Retype the material in full, keeping every word the same.

● Records from a data collection
========
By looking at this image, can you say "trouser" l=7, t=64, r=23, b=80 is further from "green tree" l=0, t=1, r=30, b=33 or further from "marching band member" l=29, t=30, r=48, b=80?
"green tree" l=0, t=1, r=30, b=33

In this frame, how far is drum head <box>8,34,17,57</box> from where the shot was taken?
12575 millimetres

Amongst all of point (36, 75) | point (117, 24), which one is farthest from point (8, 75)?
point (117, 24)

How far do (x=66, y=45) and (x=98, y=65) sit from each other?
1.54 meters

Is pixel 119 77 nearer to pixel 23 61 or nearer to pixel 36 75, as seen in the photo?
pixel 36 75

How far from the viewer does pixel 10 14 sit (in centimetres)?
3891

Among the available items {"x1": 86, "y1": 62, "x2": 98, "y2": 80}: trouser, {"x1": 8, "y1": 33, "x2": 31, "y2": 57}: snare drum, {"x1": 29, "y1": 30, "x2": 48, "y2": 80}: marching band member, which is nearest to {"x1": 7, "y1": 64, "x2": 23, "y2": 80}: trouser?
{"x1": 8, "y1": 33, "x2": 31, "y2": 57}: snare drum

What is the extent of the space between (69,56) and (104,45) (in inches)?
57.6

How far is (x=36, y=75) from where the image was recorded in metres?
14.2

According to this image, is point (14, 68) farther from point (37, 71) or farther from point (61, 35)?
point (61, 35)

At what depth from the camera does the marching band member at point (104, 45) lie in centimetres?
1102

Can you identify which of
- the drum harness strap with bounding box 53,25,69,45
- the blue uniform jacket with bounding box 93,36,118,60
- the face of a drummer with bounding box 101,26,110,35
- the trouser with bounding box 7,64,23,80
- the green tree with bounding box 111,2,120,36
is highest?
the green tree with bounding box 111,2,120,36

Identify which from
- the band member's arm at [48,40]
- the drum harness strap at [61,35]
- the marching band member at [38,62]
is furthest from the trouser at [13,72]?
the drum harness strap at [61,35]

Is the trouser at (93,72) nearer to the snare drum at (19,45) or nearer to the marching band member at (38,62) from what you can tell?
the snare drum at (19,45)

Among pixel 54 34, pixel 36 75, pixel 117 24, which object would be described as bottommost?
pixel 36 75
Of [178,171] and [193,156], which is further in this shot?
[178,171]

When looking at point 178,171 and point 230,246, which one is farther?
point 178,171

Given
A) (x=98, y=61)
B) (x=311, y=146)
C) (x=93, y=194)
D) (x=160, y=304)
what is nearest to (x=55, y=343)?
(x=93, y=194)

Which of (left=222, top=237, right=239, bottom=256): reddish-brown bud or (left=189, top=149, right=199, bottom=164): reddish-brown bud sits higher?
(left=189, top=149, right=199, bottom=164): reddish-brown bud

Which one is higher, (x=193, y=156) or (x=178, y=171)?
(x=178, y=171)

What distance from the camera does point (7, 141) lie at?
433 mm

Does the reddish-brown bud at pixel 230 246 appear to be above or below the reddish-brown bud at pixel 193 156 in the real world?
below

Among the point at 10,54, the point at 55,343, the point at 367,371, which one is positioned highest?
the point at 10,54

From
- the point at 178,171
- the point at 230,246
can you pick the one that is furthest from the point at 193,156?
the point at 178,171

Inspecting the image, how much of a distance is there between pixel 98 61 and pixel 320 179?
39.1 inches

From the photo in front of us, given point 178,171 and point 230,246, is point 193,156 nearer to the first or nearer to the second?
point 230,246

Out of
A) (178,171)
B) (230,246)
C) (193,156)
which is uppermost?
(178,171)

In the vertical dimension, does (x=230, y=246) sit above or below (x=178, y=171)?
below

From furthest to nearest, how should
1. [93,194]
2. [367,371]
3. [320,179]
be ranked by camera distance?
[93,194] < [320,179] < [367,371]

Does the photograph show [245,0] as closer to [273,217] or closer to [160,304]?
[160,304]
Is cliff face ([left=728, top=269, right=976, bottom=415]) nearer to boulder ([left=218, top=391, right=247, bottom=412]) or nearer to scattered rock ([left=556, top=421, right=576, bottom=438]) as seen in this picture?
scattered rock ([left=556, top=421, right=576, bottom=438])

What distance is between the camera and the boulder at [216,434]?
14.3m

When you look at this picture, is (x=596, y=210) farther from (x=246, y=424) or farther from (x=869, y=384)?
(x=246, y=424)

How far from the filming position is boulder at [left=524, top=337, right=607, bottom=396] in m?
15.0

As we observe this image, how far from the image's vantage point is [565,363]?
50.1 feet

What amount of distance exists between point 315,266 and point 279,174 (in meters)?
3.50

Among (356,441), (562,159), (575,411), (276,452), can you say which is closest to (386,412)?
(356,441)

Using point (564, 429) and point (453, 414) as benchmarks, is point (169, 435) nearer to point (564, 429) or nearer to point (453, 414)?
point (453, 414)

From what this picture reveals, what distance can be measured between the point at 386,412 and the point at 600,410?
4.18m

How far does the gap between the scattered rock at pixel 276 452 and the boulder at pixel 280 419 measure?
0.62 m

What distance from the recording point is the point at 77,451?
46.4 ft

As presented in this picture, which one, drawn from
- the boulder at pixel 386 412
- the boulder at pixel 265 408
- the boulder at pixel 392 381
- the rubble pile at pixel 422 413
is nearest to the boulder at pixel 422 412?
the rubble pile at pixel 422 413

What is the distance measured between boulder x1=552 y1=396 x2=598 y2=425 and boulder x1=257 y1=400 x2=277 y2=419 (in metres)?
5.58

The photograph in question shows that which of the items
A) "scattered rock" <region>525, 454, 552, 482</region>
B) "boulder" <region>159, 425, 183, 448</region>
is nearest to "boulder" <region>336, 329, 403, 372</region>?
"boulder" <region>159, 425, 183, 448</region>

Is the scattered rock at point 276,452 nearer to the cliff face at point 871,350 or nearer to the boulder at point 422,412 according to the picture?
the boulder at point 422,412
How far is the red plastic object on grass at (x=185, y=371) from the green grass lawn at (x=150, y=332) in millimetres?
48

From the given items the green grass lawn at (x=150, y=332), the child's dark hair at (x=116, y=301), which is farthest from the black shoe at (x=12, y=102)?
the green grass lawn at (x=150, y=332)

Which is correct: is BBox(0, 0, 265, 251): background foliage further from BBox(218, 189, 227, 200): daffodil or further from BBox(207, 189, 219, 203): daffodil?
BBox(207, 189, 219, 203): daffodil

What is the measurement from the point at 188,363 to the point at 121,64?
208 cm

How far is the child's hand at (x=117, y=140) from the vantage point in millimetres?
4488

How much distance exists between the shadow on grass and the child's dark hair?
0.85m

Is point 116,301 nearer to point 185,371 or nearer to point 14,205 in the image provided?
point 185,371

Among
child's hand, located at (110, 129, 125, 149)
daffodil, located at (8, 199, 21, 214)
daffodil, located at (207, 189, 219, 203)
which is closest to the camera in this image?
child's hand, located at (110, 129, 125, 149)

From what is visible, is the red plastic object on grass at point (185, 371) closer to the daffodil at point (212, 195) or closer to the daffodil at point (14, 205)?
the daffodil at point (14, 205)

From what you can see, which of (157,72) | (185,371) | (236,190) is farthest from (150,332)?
========
● In response
By looking at this image, can you say "trouser" l=7, t=64, r=23, b=80 is further from "green tree" l=0, t=1, r=30, b=33 or further from "marching band member" l=29, t=30, r=48, b=80?
"green tree" l=0, t=1, r=30, b=33

In this frame, how far is drum head <box>8,34,17,57</box> from where the shot was taken?
12575 millimetres

Amongst all of point (36, 75) | point (117, 24), which one is farthest from point (8, 75)?
point (117, 24)

How far do (x=66, y=45) and (x=98, y=65) sit from each other?
1.54 meters

Is pixel 119 77 nearer to pixel 23 61 or nearer to pixel 36 75, as seen in the photo?
pixel 36 75

How far from the viewer does pixel 10 14 sit (in centimetres)?
3891

Among the available items {"x1": 86, "y1": 62, "x2": 98, "y2": 80}: trouser, {"x1": 8, "y1": 33, "x2": 31, "y2": 57}: snare drum, {"x1": 29, "y1": 30, "x2": 48, "y2": 80}: marching band member, which is nearest to {"x1": 7, "y1": 64, "x2": 23, "y2": 80}: trouser?
{"x1": 8, "y1": 33, "x2": 31, "y2": 57}: snare drum

What is the extent of the space between (69,56) and (104,45) (in inches)?
57.6

How far is (x=36, y=75) from where the image was recorded in metres?
14.2

According to this image, is point (14, 68) farther from point (37, 71) or farther from point (61, 35)?
point (61, 35)

At what depth from the camera does the marching band member at point (104, 45) lie in centimetres?
1102

Can you identify which of
- the drum harness strap with bounding box 53,25,69,45
- the blue uniform jacket with bounding box 93,36,118,60
- the face of a drummer with bounding box 101,26,110,35
- the trouser with bounding box 7,64,23,80
- the green tree with bounding box 111,2,120,36
is highest?
the green tree with bounding box 111,2,120,36

Identify which from
- the band member's arm at [48,40]
- the drum harness strap at [61,35]
- the marching band member at [38,62]
is furthest from the trouser at [13,72]?
the drum harness strap at [61,35]

Is the trouser at (93,72) nearer to the snare drum at (19,45) or nearer to the marching band member at (38,62) from what you can tell?
the snare drum at (19,45)

Among pixel 54 34, pixel 36 75, pixel 117 24, which object would be described as bottommost?
pixel 36 75
Of [178,171] and [193,156], which is further in this shot?
[178,171]

When looking at point 178,171 and point 230,246, which one is farther?
point 178,171

Given
A) (x=98, y=61)
B) (x=311, y=146)
C) (x=93, y=194)
D) (x=160, y=304)
what is nearest to (x=55, y=343)?
(x=93, y=194)

Which of (left=222, top=237, right=239, bottom=256): reddish-brown bud or (left=189, top=149, right=199, bottom=164): reddish-brown bud sits higher?
(left=189, top=149, right=199, bottom=164): reddish-brown bud

Which one is higher, (x=193, y=156) or (x=178, y=171)?
(x=178, y=171)

What distance from the camera does point (7, 141) lie at?
433 mm

Does the reddish-brown bud at pixel 230 246 appear to be above or below the reddish-brown bud at pixel 193 156 in the real world?
below

Among the point at 10,54, the point at 55,343, the point at 367,371, which one is positioned highest?
the point at 10,54

From
- the point at 178,171
- the point at 230,246
can you pick the one that is furthest from the point at 193,156?
the point at 178,171

Inspecting the image, how much of a distance is there between pixel 98 61 and pixel 320 179?
39.1 inches

From the photo in front of us, given point 178,171 and point 230,246, is point 193,156 nearer to the first or nearer to the second?
point 230,246

Out of
A) (178,171)
B) (230,246)
C) (193,156)
which is uppermost?
(178,171)

In the vertical dimension, does (x=230, y=246) sit above or below (x=178, y=171)?
below

From furthest to nearest, how should
1. [93,194]
2. [367,371]
3. [320,179]
be ranked by camera distance?
[93,194] < [320,179] < [367,371]

Does the photograph show [245,0] as closer to [273,217] or closer to [160,304]?
[160,304]
Is cliff face ([left=728, top=269, right=976, bottom=415]) nearer to boulder ([left=218, top=391, right=247, bottom=412]) or nearer to scattered rock ([left=556, top=421, right=576, bottom=438]) as seen in this picture?
scattered rock ([left=556, top=421, right=576, bottom=438])

What distance is between the camera and the boulder at [216,434]?
14.3m

When you look at this picture, is (x=596, y=210) farther from (x=246, y=424) or farther from (x=869, y=384)?
(x=246, y=424)

How far from the filming position is boulder at [left=524, top=337, right=607, bottom=396] in m?
15.0

As we observe this image, how far from the image's vantage point is [565,363]?
50.1 feet

What amount of distance exists between point 315,266 and point 279,174 (in meters)?
3.50

Among (356,441), (562,159), (575,411), (276,452), can you say which is closest to (386,412)?
(356,441)

Using point (564, 429) and point (453, 414) as benchmarks, is point (169, 435) nearer to point (564, 429) or nearer to point (453, 414)?
point (453, 414)

From what this picture reveals, what distance can be measured between the point at 386,412 and the point at 600,410?
4.18m

How far does the gap between the scattered rock at pixel 276 452 and the boulder at pixel 280 419 measure?
0.62 m

What distance from the recording point is the point at 77,451?
46.4 ft

As presented in this picture, which one, drawn from
- the boulder at pixel 386 412
- the boulder at pixel 265 408
- the boulder at pixel 392 381
- the rubble pile at pixel 422 413
is nearest to the boulder at pixel 422 412?
the rubble pile at pixel 422 413

What is the distance measured between boulder x1=552 y1=396 x2=598 y2=425 and boulder x1=257 y1=400 x2=277 y2=419 (in metres)?
5.58

The photograph in question shows that which of the items
A) "scattered rock" <region>525, 454, 552, 482</region>
B) "boulder" <region>159, 425, 183, 448</region>
is nearest to "boulder" <region>336, 329, 403, 372</region>?
"boulder" <region>159, 425, 183, 448</region>

Is the scattered rock at point 276,452 nearer to the cliff face at point 871,350 or nearer to the boulder at point 422,412 according to the picture?
the boulder at point 422,412
How far is the red plastic object on grass at (x=185, y=371) from the green grass lawn at (x=150, y=332) in millimetres?
48

From the given items the green grass lawn at (x=150, y=332), the child's dark hair at (x=116, y=301), which is farthest from the black shoe at (x=12, y=102)?
the green grass lawn at (x=150, y=332)

Which is correct: is BBox(0, 0, 265, 251): background foliage further from BBox(218, 189, 227, 200): daffodil or further from BBox(207, 189, 219, 203): daffodil?
BBox(207, 189, 219, 203): daffodil

What is the measurement from the point at 188,363 to the point at 121,64?
208 cm

How far is the child's hand at (x=117, y=140) from the vantage point in millimetres?
4488

How much distance exists between the shadow on grass and the child's dark hair?
0.85m

Is point 116,301 nearer to point 185,371 or nearer to point 14,205 in the image provided?
point 185,371

Among
child's hand, located at (110, 129, 125, 149)
daffodil, located at (8, 199, 21, 214)
daffodil, located at (207, 189, 219, 203)
which is closest to the camera in this image?
child's hand, located at (110, 129, 125, 149)

From what is visible, is the red plastic object on grass at point (185, 371) closer to the daffodil at point (212, 195) or closer to the daffodil at point (14, 205)?
the daffodil at point (14, 205)

From what you can see, which of (157,72) | (185,371) | (236,190) is farthest from (150,332)?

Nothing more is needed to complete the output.